Still, there are complicating factors to witness, as a simple result of Manouach working with so many people. The second artist that he highlights is Anika, whose "mother tongue" appears to be Bengali:
Anika works with a smooth, rather thick line - one could imagine her showing up in the Tinfoil Comix anthology, or something from Sonatina. Apparently going off the instruction "In the last panel add a text bubble and comment on the story," she not only draws herself in a good estimation of Schulz's style, but accommodates Schulz's dialogue by positioning her own dialogue bubble *behind* his, visually characterizing her speech as an aside:
Sometimes she either misapprehends or deliberately undermines Manouach's instruction, applying "Make a pornographic version of the strip" by adding variations of the term 'pornography' to the dialogue:
On a few occasions, she takes the campaign as an opportunity to simply draw completely original strips, in Schulz's style, about her own efforts to fulfill her work obligations:
And then, at one point, there is this instruction: "In the second panel, remove everybody and insert a picture of yourself narrating in 40 words your feelings about this task."
Anika draws herself in a realistic style in the second panel, and reflects on how much she enjoys drawing, and how she did not think she would make any money from that.
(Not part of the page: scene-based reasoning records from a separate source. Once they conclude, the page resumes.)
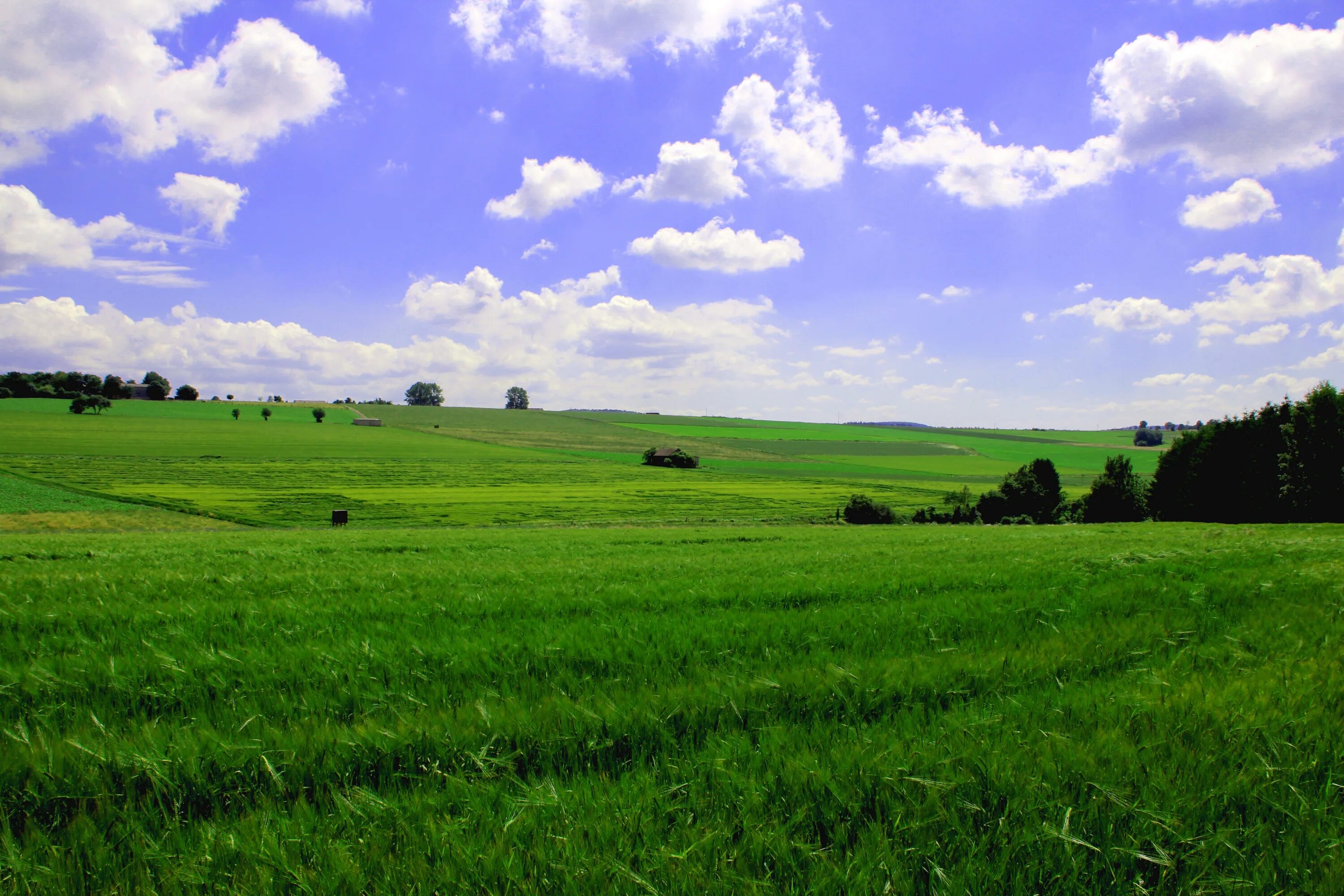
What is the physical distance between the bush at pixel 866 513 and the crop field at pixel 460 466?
2.41m

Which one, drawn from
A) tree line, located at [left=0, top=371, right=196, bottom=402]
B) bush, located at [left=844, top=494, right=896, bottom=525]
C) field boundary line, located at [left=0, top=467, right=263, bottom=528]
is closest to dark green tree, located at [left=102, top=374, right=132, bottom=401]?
tree line, located at [left=0, top=371, right=196, bottom=402]

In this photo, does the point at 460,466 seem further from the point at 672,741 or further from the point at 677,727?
the point at 672,741

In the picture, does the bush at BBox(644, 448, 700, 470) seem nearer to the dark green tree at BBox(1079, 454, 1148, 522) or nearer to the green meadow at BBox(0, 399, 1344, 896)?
the dark green tree at BBox(1079, 454, 1148, 522)

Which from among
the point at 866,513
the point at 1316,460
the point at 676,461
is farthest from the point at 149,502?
the point at 1316,460

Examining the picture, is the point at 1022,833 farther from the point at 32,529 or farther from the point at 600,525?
the point at 32,529

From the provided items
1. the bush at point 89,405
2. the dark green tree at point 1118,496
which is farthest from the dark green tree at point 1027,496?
the bush at point 89,405

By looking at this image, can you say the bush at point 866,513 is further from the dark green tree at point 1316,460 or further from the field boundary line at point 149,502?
the field boundary line at point 149,502

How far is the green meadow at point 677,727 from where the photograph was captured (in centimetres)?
240

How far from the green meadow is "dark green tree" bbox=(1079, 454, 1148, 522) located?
54928mm

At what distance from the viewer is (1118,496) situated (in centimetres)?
5606

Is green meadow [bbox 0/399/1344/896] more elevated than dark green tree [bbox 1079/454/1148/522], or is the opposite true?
green meadow [bbox 0/399/1344/896]

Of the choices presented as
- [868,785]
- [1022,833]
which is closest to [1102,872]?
[1022,833]

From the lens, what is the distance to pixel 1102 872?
2.39m

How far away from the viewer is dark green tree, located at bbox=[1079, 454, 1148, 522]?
55.5m
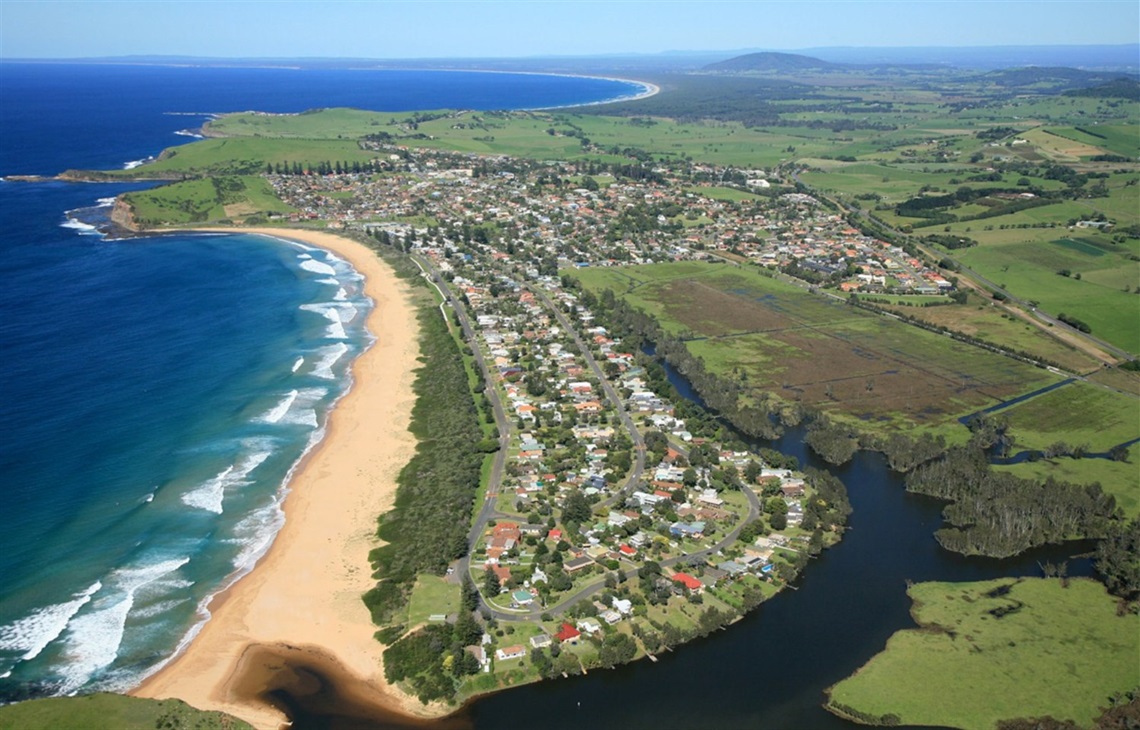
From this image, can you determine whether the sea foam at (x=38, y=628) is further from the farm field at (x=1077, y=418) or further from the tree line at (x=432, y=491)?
the farm field at (x=1077, y=418)

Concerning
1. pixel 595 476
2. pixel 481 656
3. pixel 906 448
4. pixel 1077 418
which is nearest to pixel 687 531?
pixel 595 476

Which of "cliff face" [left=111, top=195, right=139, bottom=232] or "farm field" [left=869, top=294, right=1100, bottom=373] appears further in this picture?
"cliff face" [left=111, top=195, right=139, bottom=232]

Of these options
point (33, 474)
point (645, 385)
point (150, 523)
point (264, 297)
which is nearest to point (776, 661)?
point (645, 385)

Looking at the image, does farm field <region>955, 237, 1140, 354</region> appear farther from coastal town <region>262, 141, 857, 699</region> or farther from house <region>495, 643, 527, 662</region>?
house <region>495, 643, 527, 662</region>

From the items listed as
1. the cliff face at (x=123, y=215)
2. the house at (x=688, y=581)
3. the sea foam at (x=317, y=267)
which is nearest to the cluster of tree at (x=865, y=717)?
the house at (x=688, y=581)

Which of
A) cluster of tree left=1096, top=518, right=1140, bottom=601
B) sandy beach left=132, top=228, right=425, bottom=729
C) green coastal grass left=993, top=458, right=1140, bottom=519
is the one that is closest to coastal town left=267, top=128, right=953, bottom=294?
green coastal grass left=993, top=458, right=1140, bottom=519

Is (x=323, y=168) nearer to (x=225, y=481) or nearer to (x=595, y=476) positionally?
(x=225, y=481)

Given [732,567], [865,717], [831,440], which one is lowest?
[865,717]
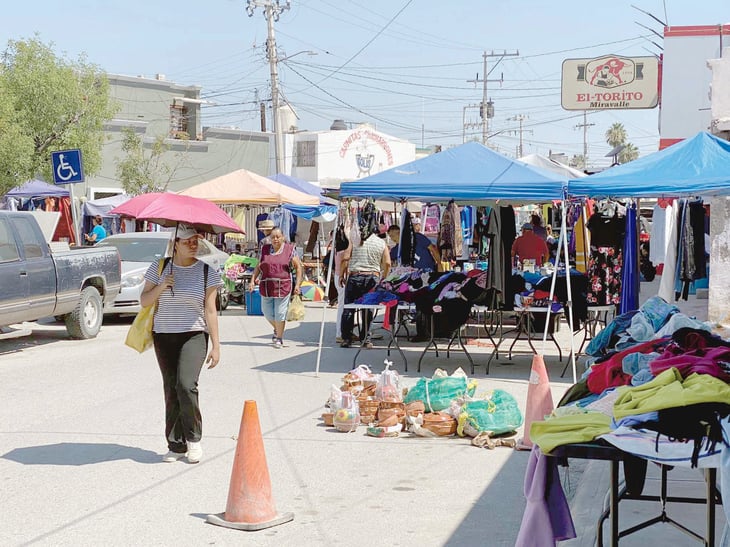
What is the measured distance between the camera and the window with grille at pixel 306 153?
64000 mm

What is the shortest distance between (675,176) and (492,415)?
4.01 metres

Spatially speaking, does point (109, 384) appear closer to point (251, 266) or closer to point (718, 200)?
point (718, 200)

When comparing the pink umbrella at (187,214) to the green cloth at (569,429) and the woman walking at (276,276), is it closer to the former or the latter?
the green cloth at (569,429)

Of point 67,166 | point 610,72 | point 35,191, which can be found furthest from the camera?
point 610,72

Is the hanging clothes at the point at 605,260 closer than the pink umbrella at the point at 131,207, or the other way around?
the pink umbrella at the point at 131,207

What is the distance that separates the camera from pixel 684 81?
3056 centimetres

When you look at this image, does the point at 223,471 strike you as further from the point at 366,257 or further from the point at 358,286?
the point at 366,257

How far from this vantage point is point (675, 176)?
11344mm

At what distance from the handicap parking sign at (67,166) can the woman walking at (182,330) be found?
1154 cm

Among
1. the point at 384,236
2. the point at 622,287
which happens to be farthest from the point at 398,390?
the point at 384,236

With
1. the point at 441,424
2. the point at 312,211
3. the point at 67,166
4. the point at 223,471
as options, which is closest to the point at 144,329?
the point at 223,471

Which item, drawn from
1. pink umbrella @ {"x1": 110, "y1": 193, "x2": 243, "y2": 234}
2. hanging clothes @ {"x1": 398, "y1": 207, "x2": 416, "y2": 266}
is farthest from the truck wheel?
pink umbrella @ {"x1": 110, "y1": 193, "x2": 243, "y2": 234}

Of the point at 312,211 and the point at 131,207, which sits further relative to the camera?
the point at 312,211

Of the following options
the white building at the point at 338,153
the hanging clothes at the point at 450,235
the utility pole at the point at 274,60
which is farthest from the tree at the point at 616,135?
the hanging clothes at the point at 450,235
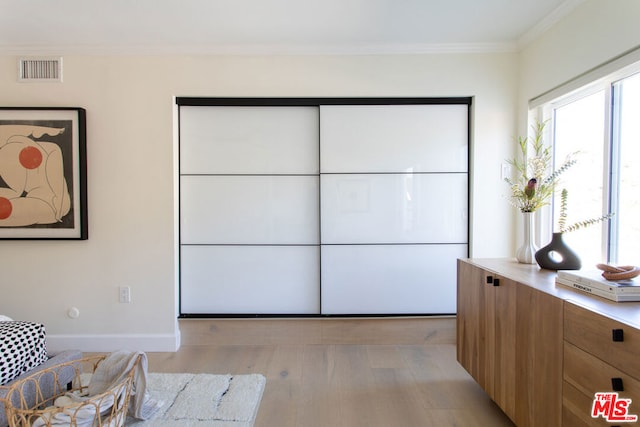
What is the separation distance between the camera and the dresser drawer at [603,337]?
100 centimetres

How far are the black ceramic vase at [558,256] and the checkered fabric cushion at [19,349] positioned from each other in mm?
2814

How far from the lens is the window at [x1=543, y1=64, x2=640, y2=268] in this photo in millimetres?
1831

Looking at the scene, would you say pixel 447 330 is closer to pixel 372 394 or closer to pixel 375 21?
pixel 372 394

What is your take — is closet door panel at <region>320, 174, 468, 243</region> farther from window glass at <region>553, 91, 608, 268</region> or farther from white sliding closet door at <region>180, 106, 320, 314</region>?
window glass at <region>553, 91, 608, 268</region>

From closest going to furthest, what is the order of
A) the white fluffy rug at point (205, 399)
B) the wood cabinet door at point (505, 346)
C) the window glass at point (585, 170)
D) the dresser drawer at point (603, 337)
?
the dresser drawer at point (603, 337) → the wood cabinet door at point (505, 346) → the white fluffy rug at point (205, 399) → the window glass at point (585, 170)

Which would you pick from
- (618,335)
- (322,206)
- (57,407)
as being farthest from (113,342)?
(618,335)

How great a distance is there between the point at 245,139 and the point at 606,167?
2.49 metres

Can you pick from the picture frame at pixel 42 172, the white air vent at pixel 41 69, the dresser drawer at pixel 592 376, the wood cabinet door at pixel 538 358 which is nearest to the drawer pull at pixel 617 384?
the dresser drawer at pixel 592 376

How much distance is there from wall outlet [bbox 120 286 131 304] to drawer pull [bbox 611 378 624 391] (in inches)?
119

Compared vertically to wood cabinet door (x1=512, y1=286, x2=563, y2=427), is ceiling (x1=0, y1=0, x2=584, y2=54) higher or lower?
higher

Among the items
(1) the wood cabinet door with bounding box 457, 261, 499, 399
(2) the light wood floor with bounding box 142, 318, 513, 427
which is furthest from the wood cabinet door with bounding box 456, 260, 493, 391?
(2) the light wood floor with bounding box 142, 318, 513, 427

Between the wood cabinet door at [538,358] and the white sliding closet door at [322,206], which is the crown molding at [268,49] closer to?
the white sliding closet door at [322,206]

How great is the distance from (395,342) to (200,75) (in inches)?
108

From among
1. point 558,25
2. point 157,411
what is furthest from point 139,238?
point 558,25
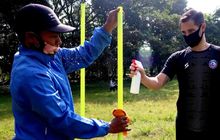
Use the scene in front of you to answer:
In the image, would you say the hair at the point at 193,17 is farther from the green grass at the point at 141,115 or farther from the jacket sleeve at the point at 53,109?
the green grass at the point at 141,115

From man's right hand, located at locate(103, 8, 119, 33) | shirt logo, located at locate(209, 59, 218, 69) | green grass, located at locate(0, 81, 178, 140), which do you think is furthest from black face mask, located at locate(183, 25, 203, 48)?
green grass, located at locate(0, 81, 178, 140)

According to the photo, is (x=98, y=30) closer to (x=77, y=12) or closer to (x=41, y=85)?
(x=41, y=85)

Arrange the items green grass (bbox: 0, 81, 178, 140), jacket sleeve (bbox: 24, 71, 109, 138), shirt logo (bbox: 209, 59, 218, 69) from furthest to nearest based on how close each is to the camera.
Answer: green grass (bbox: 0, 81, 178, 140) → shirt logo (bbox: 209, 59, 218, 69) → jacket sleeve (bbox: 24, 71, 109, 138)

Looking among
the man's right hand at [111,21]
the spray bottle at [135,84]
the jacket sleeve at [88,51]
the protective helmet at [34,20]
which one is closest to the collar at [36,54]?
the protective helmet at [34,20]

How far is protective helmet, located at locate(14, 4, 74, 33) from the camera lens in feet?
7.97

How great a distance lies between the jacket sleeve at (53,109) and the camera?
2.32 m

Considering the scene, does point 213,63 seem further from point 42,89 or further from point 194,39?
point 42,89

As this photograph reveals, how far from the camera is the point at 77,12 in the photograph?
25359mm

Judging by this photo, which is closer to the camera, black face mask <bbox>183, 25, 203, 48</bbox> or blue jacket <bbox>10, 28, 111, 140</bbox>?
blue jacket <bbox>10, 28, 111, 140</bbox>

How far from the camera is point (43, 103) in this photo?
91.2 inches

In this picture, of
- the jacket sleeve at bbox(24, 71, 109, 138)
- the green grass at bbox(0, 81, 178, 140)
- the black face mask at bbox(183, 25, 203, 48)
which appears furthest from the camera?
the green grass at bbox(0, 81, 178, 140)

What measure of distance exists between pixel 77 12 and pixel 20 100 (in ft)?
76.5

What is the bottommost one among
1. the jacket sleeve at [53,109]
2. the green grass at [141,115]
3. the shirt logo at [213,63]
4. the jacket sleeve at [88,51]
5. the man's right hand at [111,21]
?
the green grass at [141,115]

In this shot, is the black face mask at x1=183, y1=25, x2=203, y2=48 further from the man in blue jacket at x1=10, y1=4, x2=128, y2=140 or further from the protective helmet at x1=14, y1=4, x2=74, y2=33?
the protective helmet at x1=14, y1=4, x2=74, y2=33
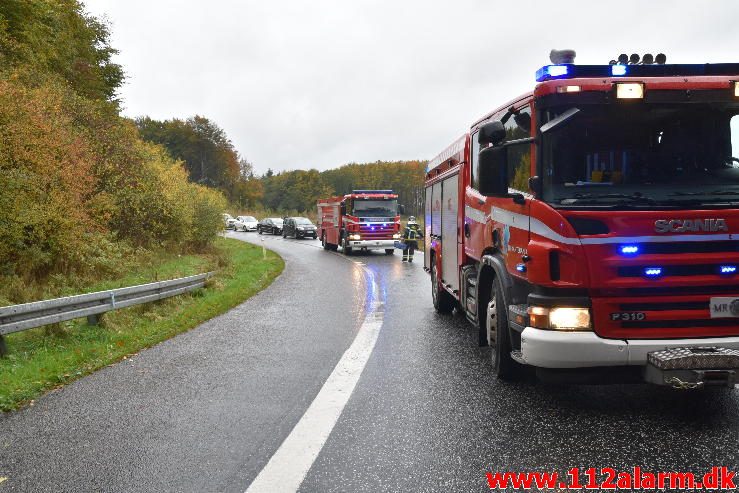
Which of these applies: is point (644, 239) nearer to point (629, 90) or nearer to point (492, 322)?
point (629, 90)

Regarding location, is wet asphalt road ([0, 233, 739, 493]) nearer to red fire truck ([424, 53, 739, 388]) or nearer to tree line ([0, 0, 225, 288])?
red fire truck ([424, 53, 739, 388])

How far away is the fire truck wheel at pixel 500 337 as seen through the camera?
17.6 feet

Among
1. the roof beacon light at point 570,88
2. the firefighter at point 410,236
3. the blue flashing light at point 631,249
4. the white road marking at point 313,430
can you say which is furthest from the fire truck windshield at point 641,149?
the firefighter at point 410,236

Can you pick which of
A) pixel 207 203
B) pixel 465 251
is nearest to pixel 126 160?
pixel 207 203

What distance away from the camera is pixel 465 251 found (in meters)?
7.33

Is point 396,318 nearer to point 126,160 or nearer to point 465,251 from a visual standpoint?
point 465,251

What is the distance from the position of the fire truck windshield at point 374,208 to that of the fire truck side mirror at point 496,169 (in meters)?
21.5

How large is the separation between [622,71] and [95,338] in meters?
7.41

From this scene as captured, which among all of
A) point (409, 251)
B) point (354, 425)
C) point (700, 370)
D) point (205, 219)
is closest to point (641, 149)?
point (700, 370)

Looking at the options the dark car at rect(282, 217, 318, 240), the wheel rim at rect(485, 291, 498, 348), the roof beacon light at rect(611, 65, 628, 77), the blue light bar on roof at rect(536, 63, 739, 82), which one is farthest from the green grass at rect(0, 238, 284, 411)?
the dark car at rect(282, 217, 318, 240)

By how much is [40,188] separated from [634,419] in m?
13.2

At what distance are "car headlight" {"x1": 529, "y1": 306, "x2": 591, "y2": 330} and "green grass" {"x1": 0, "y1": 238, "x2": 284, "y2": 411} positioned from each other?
4497 mm

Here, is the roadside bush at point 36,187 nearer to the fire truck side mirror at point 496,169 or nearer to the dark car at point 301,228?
the fire truck side mirror at point 496,169

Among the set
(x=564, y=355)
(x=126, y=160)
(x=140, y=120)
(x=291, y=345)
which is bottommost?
(x=291, y=345)
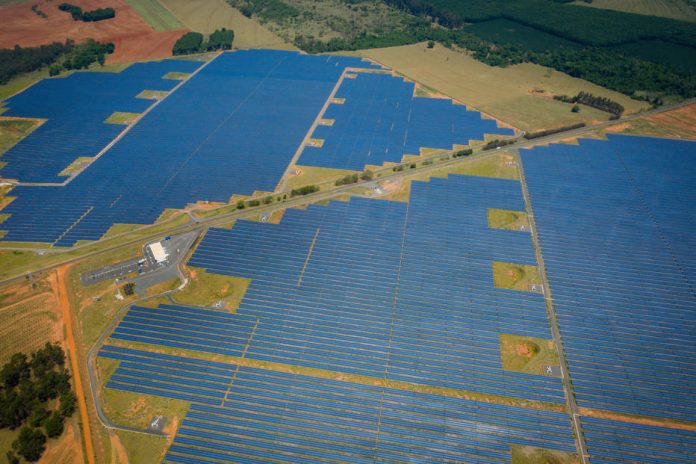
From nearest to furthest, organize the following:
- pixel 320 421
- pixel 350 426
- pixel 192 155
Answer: pixel 350 426 → pixel 320 421 → pixel 192 155

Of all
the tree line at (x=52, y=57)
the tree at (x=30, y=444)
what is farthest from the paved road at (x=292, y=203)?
the tree line at (x=52, y=57)

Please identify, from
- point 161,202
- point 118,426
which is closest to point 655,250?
point 118,426

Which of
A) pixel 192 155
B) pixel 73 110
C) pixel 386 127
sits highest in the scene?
pixel 386 127

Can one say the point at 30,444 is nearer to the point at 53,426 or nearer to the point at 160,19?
the point at 53,426

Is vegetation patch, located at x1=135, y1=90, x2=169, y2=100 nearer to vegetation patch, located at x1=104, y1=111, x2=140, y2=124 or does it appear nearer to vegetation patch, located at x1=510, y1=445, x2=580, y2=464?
vegetation patch, located at x1=104, y1=111, x2=140, y2=124

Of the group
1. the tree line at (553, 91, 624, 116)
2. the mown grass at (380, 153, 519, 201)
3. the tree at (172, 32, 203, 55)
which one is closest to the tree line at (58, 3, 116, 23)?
the tree at (172, 32, 203, 55)

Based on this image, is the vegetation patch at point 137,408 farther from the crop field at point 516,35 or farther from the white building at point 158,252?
the crop field at point 516,35

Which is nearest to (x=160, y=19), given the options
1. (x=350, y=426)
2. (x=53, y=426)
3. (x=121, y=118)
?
(x=121, y=118)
She is probably somebody who is good at drawing, and maintains that talent on a recreational level. This is not how we are encouraged to see talent on the computer - we are begged to think of talents as monetizable things, framed as an escape from the drudgery of average work through vim and hustle. But there are people who can just sing, and are not singers. Manouach briefly escorts Anika into this zone of professionalization, but it's like a daydream - this is not somebody who, no doubt for a variety of reasons, sees cartooning as anything like a viable job.
Such is the readymade sentimentality in Manouach's project. Bootleg works do not solely exist as a means to profit, but also as a manner of artistic practice in a globalized economy that acts to standardize 'work' by the rules of technological advancement. Among the microworkers of Peanuts without Schulz, there is nobody that does not like to draw; everybody who elects the opportunity to speak about the assignment speaks of how great it's been. The big trick of online is that it is pleasurable in a way that leads you to believe that you may yet break through to some space where what is pleasurable in that way is how you will feel all of the time. But comic strip panels are frozen time - three or four boxes in which you might cultivate a situation where everything is fun. Imagine this is the world, the page whispers, the scale model capitalism Manouach has built. Imagine this is the world.